Influence of clamped neuron on adjacent neurons within the same FOVA. (A) Example FOV containing 46 well isolated ROIs in mouse V1. ROI#5 (circled in white) was selected for optical clamping at two target levels shown in B. ROIs circled in red are cell bodies showing significant increase in Ca2+ fluorescence intensity in response to target level (3*SD) in B. ROIs circled in blue are cell bodies showing significant increase in Ca2+ fluorescence intensity in response to clamp level (5*SD). (B) Activity of the clamped ROI#5 in A and photo stimulation pulse trains used for each target level (red 3*SD, blue 5*SD). (C) Raw Ca2+ fluorescence of all ROIs in the FOV during clamp interval for target 5*SD for comparison. ROIs showing significant modulation synchronized with the clamped ROI (n = 17/46 cells, 5*SD target, **p = 0.0011) correspond to blue circled ROIs in A. (D) Ca2+ peak fluorescence versus decay time constant for all 46 ROIs in the FOV for target level 5*SD in C. Each dot represents the average of Ca2+ peak fluorescence and event decay time constant locked to each photo stimulation pulse during the clamp. Green dots are ROIs that were not significantly modulated within the clamp period (n = 29; p = 0.152). (F) Raw Ca2+ fluorescence for all 46 ROIs in A at target 5*SD. Significantly modulated ROIs are plotted consecutively to demonstrate the difference between the activated and non-activated ROIs shown in C following cessation of the clamp at 15 s.
Figure 8.
Figure 8.
(A). FOV where six different ensembles of 4 neurons each were used to train the animal on the BCI task over 6 different sessions. Some ensembles overlapped whereas others did not. (B). Success rate in the first session for each of the ensembles in (A). Dashed line indicate a threshold of 60% success that was used to categorize the ensembles into either a ‘weak/slow learner’ (E1–E3) or a’strong/rapid learner” ensemble (E4–E6). (C). Average time to target in each session (color coded by ensemble) demonstrating continuous decrease over sessions for ensemble E4. (D). Time to target (TT) over sessions for ensemble E4 and for session 1 of the other 5 ensembles. Strong learner ensembles E4–E6 exhibited a TT = 6.21 ± 6.1 s over 20 sessions compared to TT = 17.8 ± 20.2 s for the weak learner ensembles E1–E3. (E).

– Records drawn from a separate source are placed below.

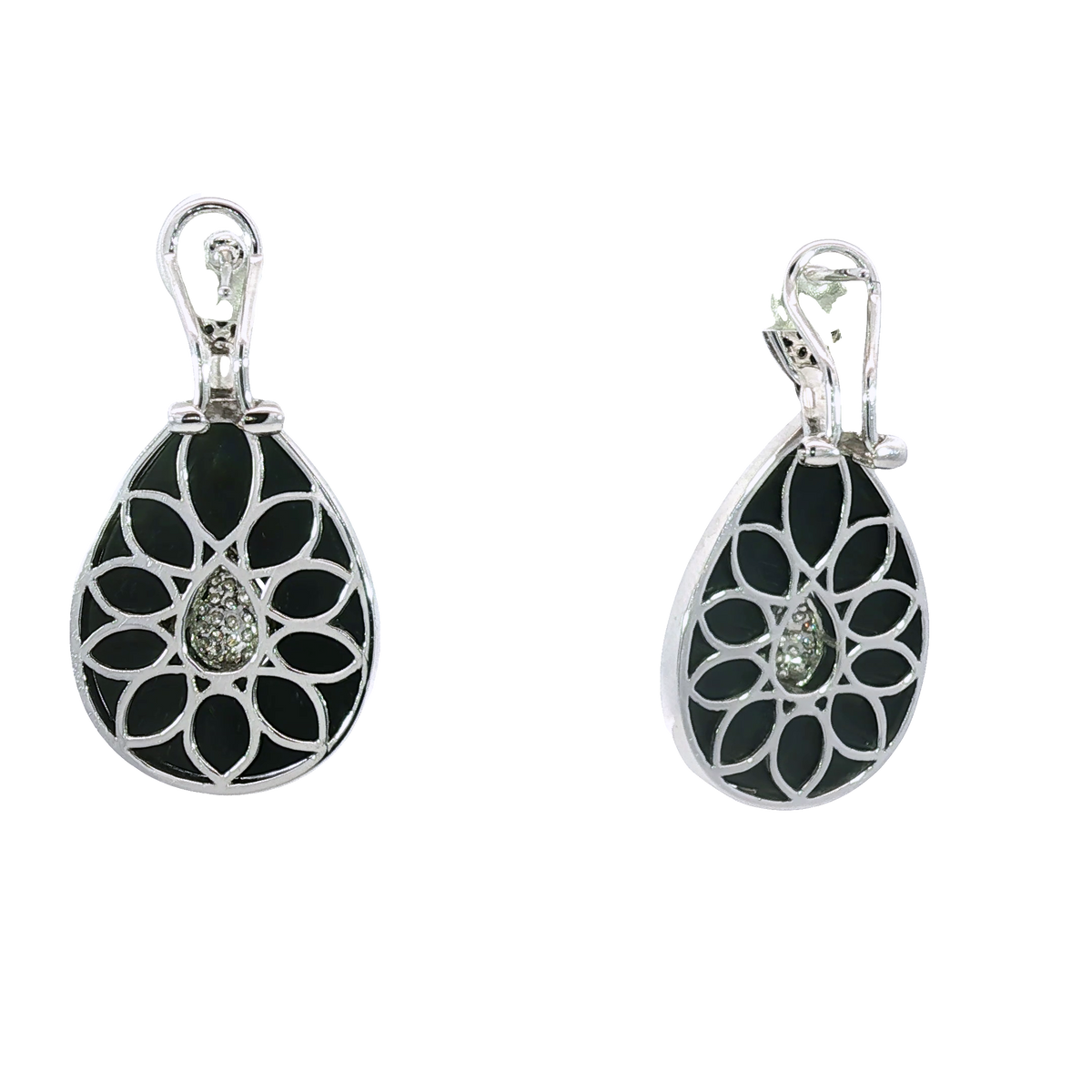18K White Gold Earrings | Carroll's (view 3)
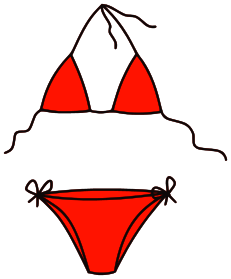 string bikini red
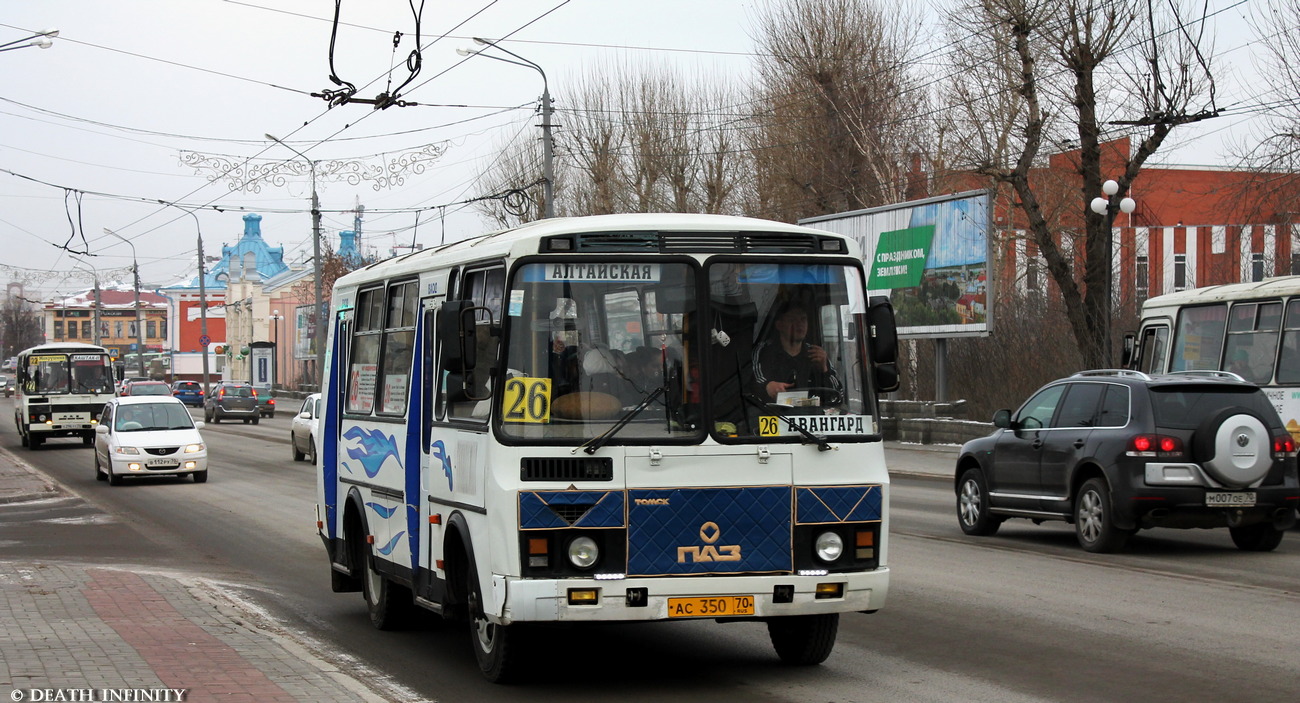 Томская область, ПАЗ-32054 № АС 350 70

Same FOV as A but highlighting only the neurons selected for ensembles E1–E3 using the same color code in A. (F). Cursor path from initial start position to target position in the first 7 trials of the first session for ensembles E1–E3. Dashed lines indicate incomplete trial, whereas x indicates a failed trial (timeout). (G). Same FOV as A but highlighting only the neurons selected for ensembles E1–E3 using the same color code in A. (H). Cursor path from initial start position to target position in the first 7 trials of the first session for ensembles E4–E6.
Figure 9.
Figure 9.
(A). Average firing rate of BCI neurons during BCI control in the same ensemble (E4) comparing an early session versus a later session (2 weeks apart). Each dot represents the average firing rate over a 50 s interval within ∼10 min of behavioral trials. Success rate in both sessions was 90% and 98%, respectively. (B). Baseline firing rate comparison for the same ensemble in (A) outside of BCI behavioral sessions. Each dot represents the average firing rate over a 50 s interval within ∼8 min. (C). Baseline firing rate of non-BCI neurons in the same sessions as A. Each dot represents the average firing rate over a 50 s interval within ∼8 min (p = 0.013; 0.000 85; 3.77 × 10−05; 0.756; 0.598 for neurons N1–N5 respectively, two-sided t-test).